- [Page text]
- - - -

This Jonah promptly did. Yet an unexpected thing happened. In an age when bearers of such gloomy tidings were regularly ignored, scorned, persecuted, and even killed, the people of Nineveh listened to Jonah and repented of their wickedness. Seeing this, God changed his mind about destroying the city, and instead spared it and its 120,000 inhabitants. Amazingly, this sign of mercy enraged the prophet, who huffed off into the wilderness, grousing about his ill use by his Lord and asserting, like some sulky teenager, that he wished he were dead.

In his sermon, Bishop Lewis spoke of this story as a cautionary tale for all of us who resist a divine leading, then relent and follow it, only to complain when it doesn't lead us where we expected. He said that Jonah's mistake was to cast God in his own image, and then to get upset when that image failed to comport with the reality of God's love. The story of Jonah, according to Bishop Lewis, is an illustration of God's capacity to change his mind, time and time again, because he can't help but love us.

It was an affecting sermon, especially since ancient Nineveh lay just across the river from what is now Mosul, in the country that we know as Iraq. I got the sense that Bishop Lewis identified to some degree with the truculent Hebrew prophet who was called to preach in a troubled land.

Following the celebration of the Eucharist, a few of us gathered, as we do every Tuesday, for centering prayer. Bishop Sutton talked about what St. Teresa of Avila called the "consolations" of prayer, those experiences in which the contemplative feels herself particularly close to God, when everything seems charged with the divine mystery. Yet even these positive experiences, she warned, can prove dangerous and unproductive if we cling to them, if having them is the reason that we engage in contemplative prayer.

Someone asked, what is the point of meditative practice, if not to have these experiences? Bishop Sutton replied that the point of prayer is not having an experience or receiving a reward, but entering into a relationship. He compared to an adult child who visits his mother; the son doesn't expect his mother to give him anything, necessarily, but visits her out of love, simply to be in a relationship with her. If we cling to specific types of experiences in prayer, he explained, then when we stop having them, we think that God has abandoned us, or that we're doing something wrong.

As the Quakers say, that spoke to my condition. One of the biggest impediments to my meditative practice over the years has been a desire to return to "peak experiences" of the kind described by Maslow. When they've eluded me, as they so often do, it's easy for me to let the practice fall away. But Bishop Sutton compared a regular practice to a marriage, in which the euphoric highs of the honeymoon period invariably fade, but can, in the best of circumstances, be replaced by something deeper, richer, and more enduring.

- - - -

- [Information provided]
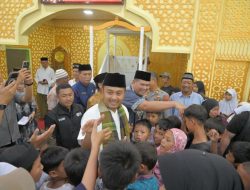 Wagub Sumbar Serahkan Dana Hibah Safari Ramadan dan 100 Paket Perlengkapan Sekolah di Masjid Raya Taluk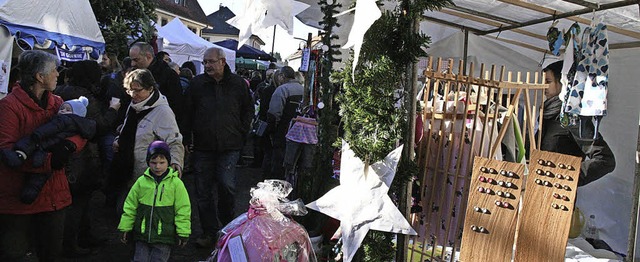 Viel los war auf dem Weihnachtsmarkt der Hotzenwald-Bauernkapelle in Grwihl.  | Foto: Peter Schtz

- - - -

- [Task list]
A. In the reflection on prayer, swap "Tuesday" for "Wednesday" and reproduce the passage from "Following the celebration" up to and including "in contemplative prayer.".
B. According to the reflection on prayer, what did Bishop Sutton compare a regular practice to?

- [Responses for each task]
A.
Following the celebration of the Eucharist, a few of us gathered, as we do every Wednesday, for centering prayer. Bishop Sutton talked about what St. Teresa of Avila called the "consolations" of prayer, those experiences in which the contemplative feels herself particularly close to God, when everything seems charged with the divine mystery. Yet even these positive experiences, she warned, can prove dangerous and unproductive if we cling to them, if having them is the reason that we engage in contemplative prayer.

B. A marriage.